▶ _INSTRUCTIONS FOR THE TASK_: Find the line containing "From the snapshot" in the material below; copy that line and all following lines exactly.

(Scene-based reasoning records)
------------------------------------------------

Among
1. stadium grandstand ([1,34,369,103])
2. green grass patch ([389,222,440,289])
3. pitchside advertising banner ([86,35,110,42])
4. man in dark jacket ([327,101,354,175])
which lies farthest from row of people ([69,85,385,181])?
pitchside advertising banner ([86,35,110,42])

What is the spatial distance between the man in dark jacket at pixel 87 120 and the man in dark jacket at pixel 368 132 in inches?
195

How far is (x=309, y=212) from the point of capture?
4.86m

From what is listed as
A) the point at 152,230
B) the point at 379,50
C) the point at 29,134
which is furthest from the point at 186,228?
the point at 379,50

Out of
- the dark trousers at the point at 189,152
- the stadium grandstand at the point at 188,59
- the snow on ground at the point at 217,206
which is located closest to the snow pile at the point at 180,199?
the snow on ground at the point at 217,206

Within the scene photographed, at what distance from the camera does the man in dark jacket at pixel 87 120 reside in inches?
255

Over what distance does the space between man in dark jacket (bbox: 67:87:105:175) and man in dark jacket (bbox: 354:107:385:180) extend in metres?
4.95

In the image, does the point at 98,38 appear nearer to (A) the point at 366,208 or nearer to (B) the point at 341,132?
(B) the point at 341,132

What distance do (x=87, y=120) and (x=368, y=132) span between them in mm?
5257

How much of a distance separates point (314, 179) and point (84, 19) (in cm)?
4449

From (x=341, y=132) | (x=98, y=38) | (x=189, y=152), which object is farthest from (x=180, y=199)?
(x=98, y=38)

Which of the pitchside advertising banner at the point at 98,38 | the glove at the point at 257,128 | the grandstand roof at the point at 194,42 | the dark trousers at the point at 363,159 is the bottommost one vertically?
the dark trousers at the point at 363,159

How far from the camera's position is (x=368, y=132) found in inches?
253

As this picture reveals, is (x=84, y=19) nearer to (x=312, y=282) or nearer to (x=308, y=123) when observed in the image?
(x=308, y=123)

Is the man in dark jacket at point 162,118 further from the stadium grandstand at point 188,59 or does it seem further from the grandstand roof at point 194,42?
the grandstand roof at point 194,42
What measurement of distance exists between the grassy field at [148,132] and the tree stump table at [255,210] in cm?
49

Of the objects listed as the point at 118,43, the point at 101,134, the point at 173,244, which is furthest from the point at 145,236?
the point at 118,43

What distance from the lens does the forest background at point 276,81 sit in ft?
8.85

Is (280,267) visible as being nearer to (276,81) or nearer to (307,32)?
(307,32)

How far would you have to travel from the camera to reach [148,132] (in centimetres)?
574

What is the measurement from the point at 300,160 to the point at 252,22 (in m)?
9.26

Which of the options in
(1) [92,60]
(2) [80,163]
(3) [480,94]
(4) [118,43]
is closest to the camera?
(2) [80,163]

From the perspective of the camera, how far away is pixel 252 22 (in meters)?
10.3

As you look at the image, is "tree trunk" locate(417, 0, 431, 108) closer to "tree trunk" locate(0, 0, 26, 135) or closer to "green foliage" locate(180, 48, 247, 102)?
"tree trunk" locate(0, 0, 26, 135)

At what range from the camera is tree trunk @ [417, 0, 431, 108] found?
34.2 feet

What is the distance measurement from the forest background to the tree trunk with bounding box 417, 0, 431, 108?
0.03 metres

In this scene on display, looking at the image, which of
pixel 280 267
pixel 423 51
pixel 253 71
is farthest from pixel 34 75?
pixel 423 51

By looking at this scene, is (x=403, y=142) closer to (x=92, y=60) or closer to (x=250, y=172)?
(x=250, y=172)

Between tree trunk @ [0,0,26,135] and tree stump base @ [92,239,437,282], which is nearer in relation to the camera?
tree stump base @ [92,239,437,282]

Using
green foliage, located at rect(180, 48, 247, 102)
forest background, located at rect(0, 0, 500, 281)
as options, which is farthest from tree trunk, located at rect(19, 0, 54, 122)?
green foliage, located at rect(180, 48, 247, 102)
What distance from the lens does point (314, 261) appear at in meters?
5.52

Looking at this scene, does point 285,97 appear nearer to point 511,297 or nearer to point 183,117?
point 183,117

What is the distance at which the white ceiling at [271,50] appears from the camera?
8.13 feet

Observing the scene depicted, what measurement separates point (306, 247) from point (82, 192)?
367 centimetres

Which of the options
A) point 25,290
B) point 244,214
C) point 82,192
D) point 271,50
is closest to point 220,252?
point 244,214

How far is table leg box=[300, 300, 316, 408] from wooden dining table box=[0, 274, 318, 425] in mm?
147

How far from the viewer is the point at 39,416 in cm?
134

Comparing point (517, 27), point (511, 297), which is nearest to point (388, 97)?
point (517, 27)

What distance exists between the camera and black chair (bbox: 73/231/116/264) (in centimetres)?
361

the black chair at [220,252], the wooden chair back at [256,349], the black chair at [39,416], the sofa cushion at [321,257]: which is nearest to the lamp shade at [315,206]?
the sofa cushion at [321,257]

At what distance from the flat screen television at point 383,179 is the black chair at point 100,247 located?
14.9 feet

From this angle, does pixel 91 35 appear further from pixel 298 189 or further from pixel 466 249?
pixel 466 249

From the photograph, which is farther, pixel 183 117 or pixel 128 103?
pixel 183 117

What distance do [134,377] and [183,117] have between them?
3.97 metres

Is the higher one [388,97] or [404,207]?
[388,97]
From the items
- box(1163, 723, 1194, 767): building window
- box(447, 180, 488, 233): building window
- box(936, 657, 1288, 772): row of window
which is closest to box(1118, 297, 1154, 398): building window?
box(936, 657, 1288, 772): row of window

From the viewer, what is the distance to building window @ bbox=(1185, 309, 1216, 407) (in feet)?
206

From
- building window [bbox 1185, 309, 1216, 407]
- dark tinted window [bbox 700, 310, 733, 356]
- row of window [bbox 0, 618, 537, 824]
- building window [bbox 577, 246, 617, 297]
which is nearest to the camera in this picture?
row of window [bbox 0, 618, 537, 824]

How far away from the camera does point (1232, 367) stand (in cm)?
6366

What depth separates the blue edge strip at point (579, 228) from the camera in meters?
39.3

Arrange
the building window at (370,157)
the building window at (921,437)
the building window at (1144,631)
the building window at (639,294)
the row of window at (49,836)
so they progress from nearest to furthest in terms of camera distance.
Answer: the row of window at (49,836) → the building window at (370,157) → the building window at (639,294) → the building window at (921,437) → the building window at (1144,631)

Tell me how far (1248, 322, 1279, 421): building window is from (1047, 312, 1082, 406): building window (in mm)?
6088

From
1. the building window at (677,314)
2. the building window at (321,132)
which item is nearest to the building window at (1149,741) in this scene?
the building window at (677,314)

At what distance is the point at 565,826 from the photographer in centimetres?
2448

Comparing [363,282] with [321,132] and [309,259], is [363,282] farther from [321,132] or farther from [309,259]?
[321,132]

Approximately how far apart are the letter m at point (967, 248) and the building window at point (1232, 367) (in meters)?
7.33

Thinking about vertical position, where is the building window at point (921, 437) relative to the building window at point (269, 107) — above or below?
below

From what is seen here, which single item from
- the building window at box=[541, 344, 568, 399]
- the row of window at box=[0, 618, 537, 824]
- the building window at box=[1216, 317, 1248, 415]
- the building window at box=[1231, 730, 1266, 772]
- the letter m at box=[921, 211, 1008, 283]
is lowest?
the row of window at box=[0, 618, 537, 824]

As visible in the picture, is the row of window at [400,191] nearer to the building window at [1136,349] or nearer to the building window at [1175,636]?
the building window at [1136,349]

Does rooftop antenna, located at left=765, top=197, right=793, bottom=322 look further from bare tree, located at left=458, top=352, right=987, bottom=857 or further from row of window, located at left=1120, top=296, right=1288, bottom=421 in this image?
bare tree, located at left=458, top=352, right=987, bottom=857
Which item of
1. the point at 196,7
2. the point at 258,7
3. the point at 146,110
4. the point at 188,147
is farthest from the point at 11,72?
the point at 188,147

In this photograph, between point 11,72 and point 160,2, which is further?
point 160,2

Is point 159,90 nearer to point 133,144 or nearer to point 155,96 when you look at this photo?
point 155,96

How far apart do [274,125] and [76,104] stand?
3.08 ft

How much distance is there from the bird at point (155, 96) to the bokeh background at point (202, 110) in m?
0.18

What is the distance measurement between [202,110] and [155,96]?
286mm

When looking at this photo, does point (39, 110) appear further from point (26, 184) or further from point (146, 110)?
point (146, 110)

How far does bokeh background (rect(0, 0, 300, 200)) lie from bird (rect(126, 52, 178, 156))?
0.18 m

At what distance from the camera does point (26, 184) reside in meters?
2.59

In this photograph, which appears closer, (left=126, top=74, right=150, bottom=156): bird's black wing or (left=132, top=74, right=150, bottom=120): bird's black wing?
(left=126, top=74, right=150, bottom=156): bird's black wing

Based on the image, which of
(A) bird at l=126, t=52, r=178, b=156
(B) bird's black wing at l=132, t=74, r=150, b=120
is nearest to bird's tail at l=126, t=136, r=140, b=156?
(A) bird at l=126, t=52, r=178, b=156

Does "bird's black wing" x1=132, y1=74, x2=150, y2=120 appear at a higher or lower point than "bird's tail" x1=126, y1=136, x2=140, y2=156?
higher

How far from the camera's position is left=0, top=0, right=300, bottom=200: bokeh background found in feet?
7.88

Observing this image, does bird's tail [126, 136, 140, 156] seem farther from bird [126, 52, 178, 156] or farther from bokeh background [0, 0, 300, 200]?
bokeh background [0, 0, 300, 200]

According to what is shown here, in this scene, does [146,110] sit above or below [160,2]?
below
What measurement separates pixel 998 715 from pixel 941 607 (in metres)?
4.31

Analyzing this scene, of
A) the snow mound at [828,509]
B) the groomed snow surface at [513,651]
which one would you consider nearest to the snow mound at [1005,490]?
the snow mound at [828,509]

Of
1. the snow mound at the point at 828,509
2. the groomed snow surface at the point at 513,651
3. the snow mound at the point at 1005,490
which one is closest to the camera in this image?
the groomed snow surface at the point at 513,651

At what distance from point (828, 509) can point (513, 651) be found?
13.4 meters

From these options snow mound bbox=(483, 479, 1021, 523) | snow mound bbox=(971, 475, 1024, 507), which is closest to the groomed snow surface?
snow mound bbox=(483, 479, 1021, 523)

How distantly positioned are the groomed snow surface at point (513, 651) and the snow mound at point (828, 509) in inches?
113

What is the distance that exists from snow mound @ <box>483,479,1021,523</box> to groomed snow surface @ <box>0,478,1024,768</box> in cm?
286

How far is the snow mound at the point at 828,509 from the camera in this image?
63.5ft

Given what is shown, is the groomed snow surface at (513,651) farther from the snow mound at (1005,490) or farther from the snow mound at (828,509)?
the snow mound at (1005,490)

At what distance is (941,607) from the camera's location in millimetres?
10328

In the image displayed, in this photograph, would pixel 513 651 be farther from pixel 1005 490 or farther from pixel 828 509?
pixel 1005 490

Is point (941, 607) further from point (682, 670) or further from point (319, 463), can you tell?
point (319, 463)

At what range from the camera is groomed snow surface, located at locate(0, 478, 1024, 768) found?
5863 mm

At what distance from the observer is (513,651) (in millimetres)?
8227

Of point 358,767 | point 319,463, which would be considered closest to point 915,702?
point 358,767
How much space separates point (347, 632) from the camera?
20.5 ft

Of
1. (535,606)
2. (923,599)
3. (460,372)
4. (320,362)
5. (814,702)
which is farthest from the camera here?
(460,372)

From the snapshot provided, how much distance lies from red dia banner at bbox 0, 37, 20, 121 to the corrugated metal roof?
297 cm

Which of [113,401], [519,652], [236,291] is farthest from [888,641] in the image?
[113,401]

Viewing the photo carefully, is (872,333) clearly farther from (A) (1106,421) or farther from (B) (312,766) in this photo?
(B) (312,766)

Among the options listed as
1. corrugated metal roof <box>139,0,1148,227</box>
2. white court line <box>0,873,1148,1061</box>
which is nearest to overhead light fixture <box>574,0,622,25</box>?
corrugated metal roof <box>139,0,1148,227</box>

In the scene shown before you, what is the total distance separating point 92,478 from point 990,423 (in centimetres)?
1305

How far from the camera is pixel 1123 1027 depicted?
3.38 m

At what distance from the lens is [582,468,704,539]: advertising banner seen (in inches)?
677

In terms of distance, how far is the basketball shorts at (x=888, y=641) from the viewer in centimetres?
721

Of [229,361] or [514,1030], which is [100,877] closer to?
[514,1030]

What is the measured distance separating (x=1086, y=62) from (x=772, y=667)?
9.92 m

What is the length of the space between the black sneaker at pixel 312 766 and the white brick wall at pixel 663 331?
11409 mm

------------------------------------------------

▶ _EXERCISE ANSWER_:
From the snapshot provided, how much distance lies from red dia banner at bbox 0, 37, 20, 121 to the corrugated metal roof?
297 cm

Which of [113,401], [519,652], [236,291] is farthest from [888,641] in the image?
[113,401]

Viewing the photo carefully, is (872,333) clearly farther from (A) (1106,421) or farther from (B) (312,766) in this photo?
(B) (312,766)

Among the options listed as
1. corrugated metal roof <box>139,0,1148,227</box>
2. white court line <box>0,873,1148,1061</box>
which is nearest to overhead light fixture <box>574,0,622,25</box>?
corrugated metal roof <box>139,0,1148,227</box>

In the scene shown before you, what is the total distance separating point 92,478 from point 990,423 (in centimetres)?
1305

How far from the camera is pixel 1123 1027 depicted?
3.38 m

At what distance from the lens is [582,468,704,539]: advertising banner seen (in inches)?
677

In terms of distance, how far is the basketball shorts at (x=888, y=641) from the viewer in centimetres?
721

Of [229,361] or [514,1030], which is [100,877] closer to?
[514,1030]

What is the measured distance separating (x=1086, y=62) from (x=772, y=667)?
9.92 m

What is the length of the space between the black sneaker at pixel 312 766 and the white brick wall at pixel 663 331?
11409 mm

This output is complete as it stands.